#### DOCUMENT SEGMENT
=== Begin Enclosure ===

WHERE WE ATE IN BERAT, ALBANIA
We definitely did not miss out on good food in Albania. Berat is home to many restaurants, most serving traditional Berati fare – think meats, fresh vegetables, local wine, etc. Here are some of the places we ate – reservations probably not required except at Lili!
LiLi Homemade Food. LiLi Homemade Food is a restaurant actually inside Lili’s home in the Mangalem district of Berat serving local Berati food. And, true to its name, everything is homemade! We loved our meal at LiLi, and it was probably the best of the trip (certainly in Berat)! I’m going to write more on LiLi, but in sum, the food was fantastic, the service top notch, and the entirety of the below pictured table was only $26 USD. Make a reservation and eat here if you are in town.
Restaurant Onufri. Located inside Hotel Onufri, we had our first Berati dinner here. Arriving late, we split a salad and the Vienz or “Berati Beef,” and it was the best Vienz that we had in Berat! The Vienz or Berati beef is actually not beef at all, but fried pork stuffed with cheese. Hotel Onufri’s was excellent. The salad was basically a Greek salad and was quite fresh. We would have dined at Restaurant Onufri again had we stayed more days in Berat.

=== End Enclosure ===

#### TASK 1
Decide whether each statement agrees with the piece on where to eat in Berat: (a) Reservations are probably not needed at most of the places named. (b) The Vienz served in Berat is made from beef. (c) The entire pictured table at LiLi cost $26 USD. For each, answer yes or no and quote the deciding words of the piece.
#### TASK 2
Please copy word for word the passage of the piece on where to eat in Berat that begins at the words "WHERE WE ATE" and stops after "are in town.".

#### DATASET EXCERPT

=== Begin Enclosure ===

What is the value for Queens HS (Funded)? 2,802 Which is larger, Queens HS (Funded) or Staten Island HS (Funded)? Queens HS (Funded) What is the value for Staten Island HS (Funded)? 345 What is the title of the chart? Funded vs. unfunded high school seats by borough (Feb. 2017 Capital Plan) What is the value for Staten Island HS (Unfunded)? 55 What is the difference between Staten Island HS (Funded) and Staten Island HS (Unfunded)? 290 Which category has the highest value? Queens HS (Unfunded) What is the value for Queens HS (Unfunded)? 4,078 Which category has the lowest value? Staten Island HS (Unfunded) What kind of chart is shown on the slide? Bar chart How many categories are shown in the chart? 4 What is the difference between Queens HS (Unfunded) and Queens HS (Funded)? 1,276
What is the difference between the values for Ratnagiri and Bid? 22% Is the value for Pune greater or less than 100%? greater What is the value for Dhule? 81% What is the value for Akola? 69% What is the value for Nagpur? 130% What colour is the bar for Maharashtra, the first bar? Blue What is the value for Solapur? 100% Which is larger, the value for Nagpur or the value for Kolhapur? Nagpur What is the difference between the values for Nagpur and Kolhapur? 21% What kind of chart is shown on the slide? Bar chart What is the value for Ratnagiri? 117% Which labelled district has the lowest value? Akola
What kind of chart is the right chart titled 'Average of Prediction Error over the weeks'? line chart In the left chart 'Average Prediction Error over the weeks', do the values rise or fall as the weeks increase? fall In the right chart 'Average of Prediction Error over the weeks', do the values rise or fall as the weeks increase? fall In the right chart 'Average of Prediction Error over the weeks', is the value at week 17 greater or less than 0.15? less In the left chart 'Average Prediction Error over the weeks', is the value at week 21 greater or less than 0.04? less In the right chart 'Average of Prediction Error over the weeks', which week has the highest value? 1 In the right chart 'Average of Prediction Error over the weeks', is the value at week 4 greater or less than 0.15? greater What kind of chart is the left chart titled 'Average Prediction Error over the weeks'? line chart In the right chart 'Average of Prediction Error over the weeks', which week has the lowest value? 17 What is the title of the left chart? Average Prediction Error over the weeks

=== End Enclosure ===

#### EXERCISE ANSWER 1
(a) Yes: "reservations probably not required except at Lili!"
(b) No: "The Vienz or Berati beef is actually not beef at all, but fried pork stuffed with cheese."
(c) Yes: "the entirety of the below pictured table was only $26 USD."

#### EXERCISE ANSWER 2
WHERE WE ATE IN BERAT, ALBANIA
We definitely did not miss out on good food in Albania. Berat is home to many restaurants, most serving traditional Berati fare – think meats, fresh vegetables, local wine, etc. Here are some of the places we ate – reservations probably not required except at Lili!
LiLi Homemade Food. LiLi Homemade Food is a restaurant actually inside Lili’s home in the Mangalem district of Berat serving local Berati food. And, true to its name, everything is homemade! We loved our meal at LiLi, and it was probably the best of the trip (certainly in Berat)! I’m going to write more on LiLi, but in sum, the food was fantastic, the service top notch, and the entirety of the below pictured table was only $26 USD. Make a reservation and eat here if you are in town.